Research

Academic

Neural representations and geometry of in-context classification

Large language models (LLMs) such as GPT and Claude exhibit the uncanny ability to learn from examples provided in a prompt, without any additional network weight updates. This contrasts with traditional in-weights learning, where supervised training is used to tune a model’s parameters until it generalizes sufficiently well to unseen data. We believe this may provide a new avenue for explaining the robustness of learning in biological systems, while also accounting for natural variability in behavioral outcomes.

Non-Academic

Image from Magog the Ogre, CC0, via Wikimedia Commons.

Renormalization group flows in sociological settings

Decision-making in humans is an incredibly complex process, yet our understanding of human psychology is surprisingly effective. At the level of populations, individuality is washed away and far simpler, more predictable collective behaviors emerge. I am interested in the emergence of these collective behaviors from a physical perspective, and am trying to understand how fluctuations propagate (if at all) in large democratic polls. Can these behaviors be explained by a system poised at criticality?

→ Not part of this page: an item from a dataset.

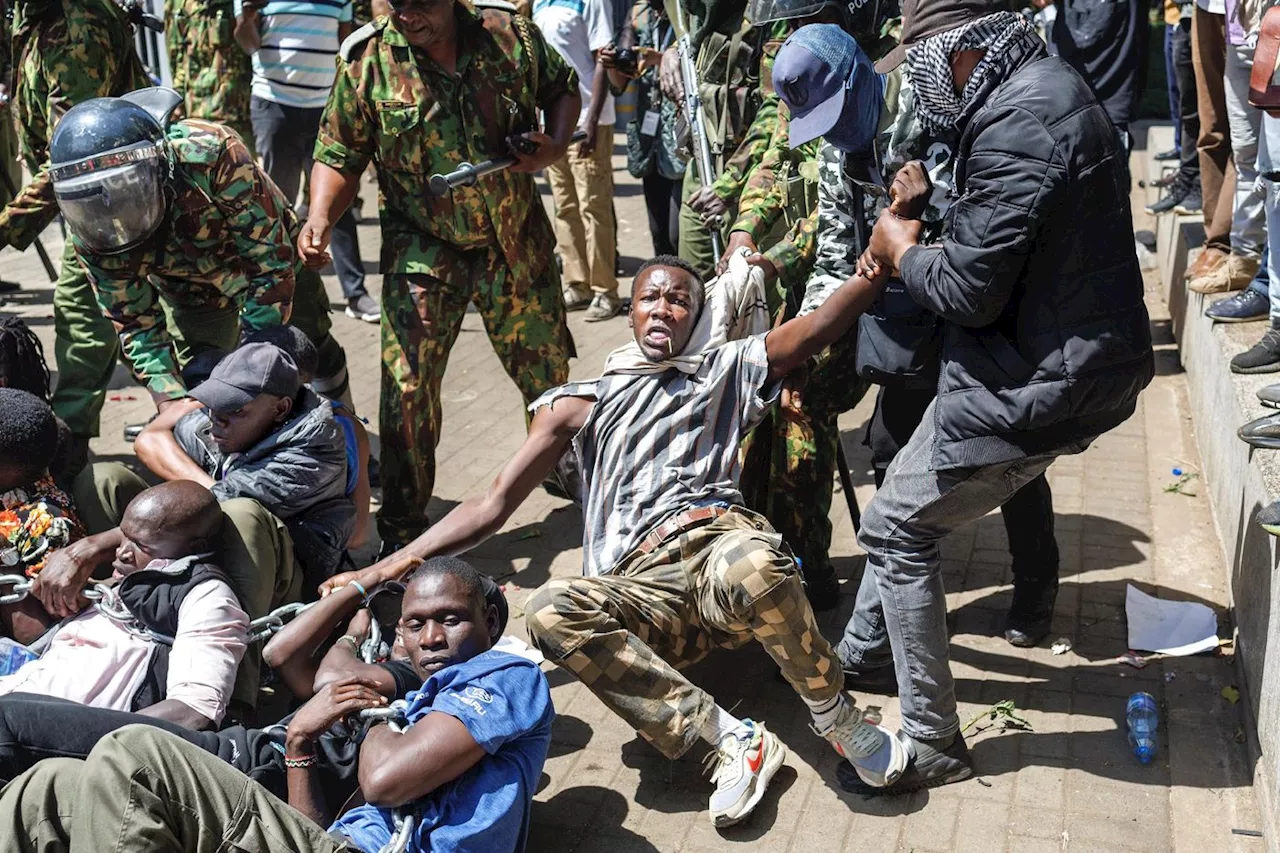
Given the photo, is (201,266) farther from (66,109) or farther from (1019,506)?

Self-driving automation in Trackmania

Can we teach an automated driver to read a track in the same way that a human does? For the last 16 years, I have thoroughly enjoyed playing Trackmania (Nations Forever and 2020 for the last three years). The current approach to driving automation requires a smooth parametrization of a race, but humans typically don’t know this beforehand. Rather, we extract features which point to the continuity of a track and solve for the optimal racing line. This presents an interesting approach to real-time feature extraction and how these features are sharpened and transferred into long-term associative memory, enabling lateral transfer of knowledge between different tracks.


Past

Simulating quantum magnetism with ultracold polar molecules

In the Bakr Lab at Princeton, we studied the site-resolved thermalization dynamics of ensembles of ultracold polar 23Na87Rb molecules trapped in an optical lattice, enabled by a novel molecular quantum gas microscope.

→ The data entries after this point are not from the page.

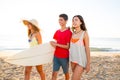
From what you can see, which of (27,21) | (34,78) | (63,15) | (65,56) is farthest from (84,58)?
(34,78)

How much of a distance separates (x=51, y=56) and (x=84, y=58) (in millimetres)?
1099

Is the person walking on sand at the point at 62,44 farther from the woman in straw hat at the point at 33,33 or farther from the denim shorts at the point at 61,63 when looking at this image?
the woman in straw hat at the point at 33,33

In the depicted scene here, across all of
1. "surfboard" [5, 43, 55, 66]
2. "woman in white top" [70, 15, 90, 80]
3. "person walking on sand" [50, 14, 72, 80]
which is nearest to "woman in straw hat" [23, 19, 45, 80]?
"surfboard" [5, 43, 55, 66]

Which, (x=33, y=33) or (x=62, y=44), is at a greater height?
(x=33, y=33)

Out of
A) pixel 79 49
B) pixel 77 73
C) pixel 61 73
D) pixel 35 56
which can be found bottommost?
pixel 61 73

Our results were published in 2023 in Nature.

Construction of an ultracold strontium experimental platform

In the Nicholson Lab at National University of Singapore (now at Duke), I was part of a team constructing a versatile experimental platform for trapping and cooling 88Sr to ultracold temperatures. With this project, we aimed to enable future studies of ultracold atomic clocks and many-body physics on a single platform.

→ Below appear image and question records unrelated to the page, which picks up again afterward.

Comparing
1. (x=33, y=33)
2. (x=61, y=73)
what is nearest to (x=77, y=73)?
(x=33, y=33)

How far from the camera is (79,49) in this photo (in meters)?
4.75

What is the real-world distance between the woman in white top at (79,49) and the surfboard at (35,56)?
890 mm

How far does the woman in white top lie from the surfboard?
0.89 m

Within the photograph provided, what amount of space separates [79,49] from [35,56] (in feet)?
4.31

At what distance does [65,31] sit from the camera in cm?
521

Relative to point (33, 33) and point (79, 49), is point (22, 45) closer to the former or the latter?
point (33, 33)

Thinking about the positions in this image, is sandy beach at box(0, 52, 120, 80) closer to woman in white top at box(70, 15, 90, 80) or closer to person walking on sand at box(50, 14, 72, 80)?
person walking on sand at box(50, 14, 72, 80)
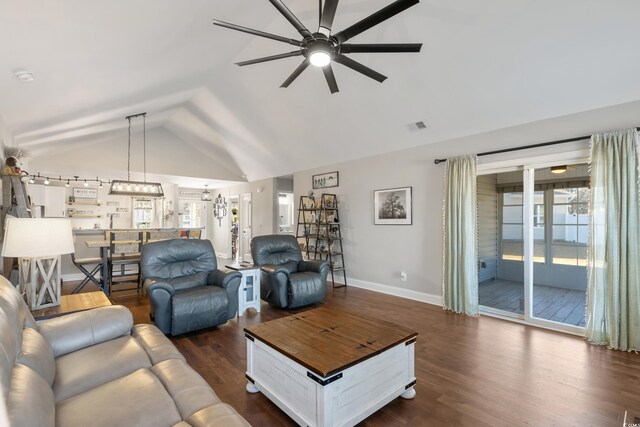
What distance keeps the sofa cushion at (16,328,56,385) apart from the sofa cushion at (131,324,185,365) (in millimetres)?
450

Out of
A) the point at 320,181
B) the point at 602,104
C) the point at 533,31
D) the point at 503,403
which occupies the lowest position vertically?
the point at 503,403

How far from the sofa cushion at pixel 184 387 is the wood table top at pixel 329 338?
57 cm

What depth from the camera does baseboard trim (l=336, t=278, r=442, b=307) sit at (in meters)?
4.63

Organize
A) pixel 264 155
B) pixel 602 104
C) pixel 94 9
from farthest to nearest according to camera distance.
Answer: pixel 264 155 < pixel 602 104 < pixel 94 9

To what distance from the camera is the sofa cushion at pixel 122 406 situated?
122 centimetres

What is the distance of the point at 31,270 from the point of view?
2.67m

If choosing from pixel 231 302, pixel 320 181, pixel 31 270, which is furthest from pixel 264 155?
pixel 31 270

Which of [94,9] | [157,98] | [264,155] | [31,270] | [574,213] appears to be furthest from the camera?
[264,155]

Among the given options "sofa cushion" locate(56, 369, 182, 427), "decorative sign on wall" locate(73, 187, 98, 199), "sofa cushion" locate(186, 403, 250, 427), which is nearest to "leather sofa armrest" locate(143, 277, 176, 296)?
"sofa cushion" locate(56, 369, 182, 427)

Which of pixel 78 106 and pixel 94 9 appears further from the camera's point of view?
pixel 78 106

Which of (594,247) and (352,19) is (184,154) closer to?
(352,19)

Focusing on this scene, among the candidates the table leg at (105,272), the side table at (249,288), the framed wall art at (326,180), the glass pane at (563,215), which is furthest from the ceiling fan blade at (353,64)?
the table leg at (105,272)

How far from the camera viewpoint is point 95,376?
5.20ft

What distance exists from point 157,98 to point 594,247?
607cm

Functional studies of cytoskeletal crosslinker FH2 domain-containing protein 1 (FHDC1)

In the Wu Lab at National University of Singapore (now at Yale), we studied the morphological behaviors of rat basophilic leukemia (RBL) cells in two dimensions and the role of FHDC1 in their adhesion and migration.

Our work was published as part of a larger project in 2024 in Frontiers in Cell and Developmental Biology.